---- Data provided

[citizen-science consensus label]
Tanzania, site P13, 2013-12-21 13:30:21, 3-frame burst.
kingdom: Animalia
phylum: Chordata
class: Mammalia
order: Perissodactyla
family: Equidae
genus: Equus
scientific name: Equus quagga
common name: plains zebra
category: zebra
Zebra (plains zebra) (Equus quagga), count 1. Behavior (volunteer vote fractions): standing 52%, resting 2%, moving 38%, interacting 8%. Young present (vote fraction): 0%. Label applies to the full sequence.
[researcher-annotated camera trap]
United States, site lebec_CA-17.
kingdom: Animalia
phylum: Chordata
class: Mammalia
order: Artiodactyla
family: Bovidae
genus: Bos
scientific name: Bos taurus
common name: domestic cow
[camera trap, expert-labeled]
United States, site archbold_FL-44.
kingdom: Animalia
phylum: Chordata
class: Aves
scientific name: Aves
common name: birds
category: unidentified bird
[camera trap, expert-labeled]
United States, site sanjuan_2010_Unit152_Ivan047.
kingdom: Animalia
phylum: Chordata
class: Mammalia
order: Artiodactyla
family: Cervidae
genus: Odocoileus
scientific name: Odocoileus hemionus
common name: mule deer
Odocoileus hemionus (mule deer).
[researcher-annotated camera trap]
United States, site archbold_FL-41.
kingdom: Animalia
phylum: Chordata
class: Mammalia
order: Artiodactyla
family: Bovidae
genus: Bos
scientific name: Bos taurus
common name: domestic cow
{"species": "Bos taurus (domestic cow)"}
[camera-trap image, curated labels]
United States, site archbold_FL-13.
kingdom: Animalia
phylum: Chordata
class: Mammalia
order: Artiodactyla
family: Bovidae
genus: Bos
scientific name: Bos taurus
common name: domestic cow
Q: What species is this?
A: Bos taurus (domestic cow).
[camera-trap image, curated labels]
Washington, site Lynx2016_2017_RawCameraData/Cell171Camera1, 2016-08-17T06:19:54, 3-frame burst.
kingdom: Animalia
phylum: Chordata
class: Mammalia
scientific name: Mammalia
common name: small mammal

--------

§ **What you need to do**:
All the records above need to be set down again exactly as they were given.

§ **Output of the task**:
[citizen-science consensus label]
Tanzania, site P13, 2013-12-21 13:30:21, 3-frame burst.
kingdom: Animalia
phylum: Chordata
class: Mammalia
order: Perissodactyla
family: Equidae
genus: Equus
scientific name: Equus quagga
common name: plains zebra
category: zebra
Zebra (plains zebra) (Equus quagga), count 1. Behavior (volunteer vote fractions): standing 52%, resting 2%, moving 38%, interacting 8%. Young present (vote fraction): 0%. Label applies to the full sequence.
[researcher-annotated camera trap]
United States, site lebec_CA-17.
kingdom: Animalia
phylum: Chordata
class: Mammalia
order: Artiodactyla
family: Bovidae
genus: Bos
scientific name: Bos taurus
common name: domestic cow
[camera trap, expert-labeled]
United States, site archbold_FL-44.
kingdom: Animalia
phylum: Chordata
class: Aves
scientific name: Aves
common name: birds
category: unidentified bird
[camera trap, expert-labeled]
United States, site sanjuan_2010_Unit152_Ivan047.
kingdom: Animalia
phylum: Chordata
class: Mammalia
order: Artiodactyla
family: Cervidae
genus: Odocoileus
scientific name: Odocoileus hemionus
common name: mule deer
Odocoileus hemionus (mule deer).
[researcher-annotated camera trap]
United States, site archbold_FL-41.
kingdom: Animalia
phylum: Chordata
class: Mammalia
order: Artiodactyla
family: Bovidae
genus: Bos
scientific name: Bos taurus
common name: domestic cow
{"species": "Bos taurus (domestic cow)"}
[camera-trap image, curated labels]
United States, site archbold_FL-13.
kingdom: Animalia
phylum: Chordata
class: Mammalia
order: Artiodactyla
family: Bovidae
genus: Bos
scientific name: Bos taurus
common name: domestic cow
Q: What species is this?
A: Bos taurus (domestic cow).
[camera-trap image, curated labels]
Washington, site Lynx2016_2017_RawCameraData/Cell171Camera1, 2016-08-17T06:19:54, 3-frame burst.
kingdom: Animalia
phylum: Chordata
class: Mammalia
scientific name: Mammalia
common name: small mammal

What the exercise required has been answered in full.